Normal pay for a Delta Airlines pilot was over $100,000 a year. These pilots recently concluded a ‘pay cut’ agreement with Delta airline bosses. Delta’s pilots did this in order to help ensure that their ‘jobs’ with Delta Airline would continue. The alternative? Delta’s pilots could keep their high pay. Delta Airlines would then go bankrupt. Delta’s pilots would then be jobless and payless. So? The pilots union agreed to take cuts in pay and benefits.
In the developed west, it seems that Unions are doing more and more bargaining aimed at keeping a business viable and thus protecting continuity of employment. That’s change. Will the same happen here in Bermuda? It will. It must.
On the global scale, Bermudians are top-o-the-heap when it comes to national per capita incomes. This means that Bermuda employers are top-o-the-heap when it comes to wage and salary expenses. This means that the employer/employee combination that makes up the thing called a ‘business’ has top-o-the-heap costs. Bermuda’s top-o-the-heap businesses are now – in 2005 and into the future – in direct competition with other similar businesses elsewhere in the world. Businesses that have much lower costs.
Given the spread of modern technology and the generic commonality of consumer demands, Toyota and General Motors and Renault all make a similar consumer product. In 2005, physical geography still sets workers apart. However the invisible and inexorable realities of global economics, now driven by the interposition of the twenty-year old Internet, forces workers back together again. That’s where wage competition has really gone.
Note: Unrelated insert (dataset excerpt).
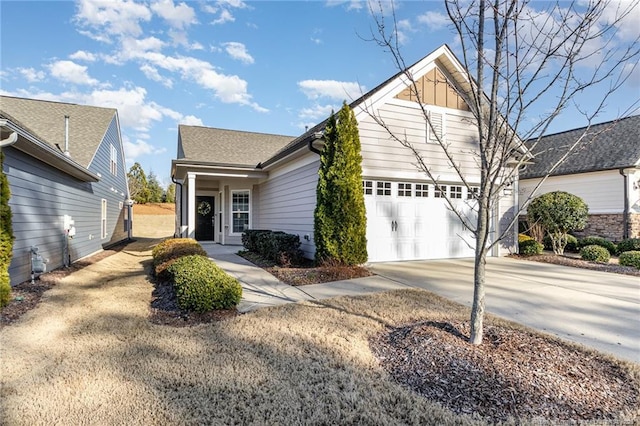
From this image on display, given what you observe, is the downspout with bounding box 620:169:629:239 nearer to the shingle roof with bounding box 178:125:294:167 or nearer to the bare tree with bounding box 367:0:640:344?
the bare tree with bounding box 367:0:640:344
The US car-worker union that wins higher pay for its American worker, simply succeeds in making American-made American cars even more expensive than Japanese-made Japanese cars. In 2005, the reality is that even though he is face-to-face with his US employer, the US worker bargaining for a $25 an hour package is really bargaining against a worker in a foreign country who is bargaining for a $15 an hour package.
If the US worker ‘wins’ a $25 package, US car sales – and thus US car worker jobs – will fall because an American Dodge Saturn can be replaced by a Japanese Toyota Camry or French Renault Megane. Looming in the near future, like the Japanese cars that came in the 1970’s, will be new and inexpensive Chinese cars coming out of a very low wage Chinese economy.
Bermudian workers are now in direct competition with every worker everywhere else in the world. Don’t believe me? Look at the faces around you. Listen to the multitude of accents in our teeny-tiny 35,000 worker environment. Bermudian workers are competing against workers in Ireland and Singapore and Barbados and India and the Philippines and ….
On 2nd February 2005, are Bermuda’s unions still as important as they were forty years ago, on 2nd February 1965? Is their mission still the same?
Like Delta’s pilots, Bermudian workers and Bermuda unions are enmeshed in a new world. In our Bermuda, on 2nd February 2005, the same quality of accelerated change that began forty years ago on 2nd February 1965 is already underway. Changes that have already come are causing the end of some old style wage and benefit bargaining. These changes are driven by the realities of our global economy.
This reality didn’t exist forty years ago on 2nd February 1965.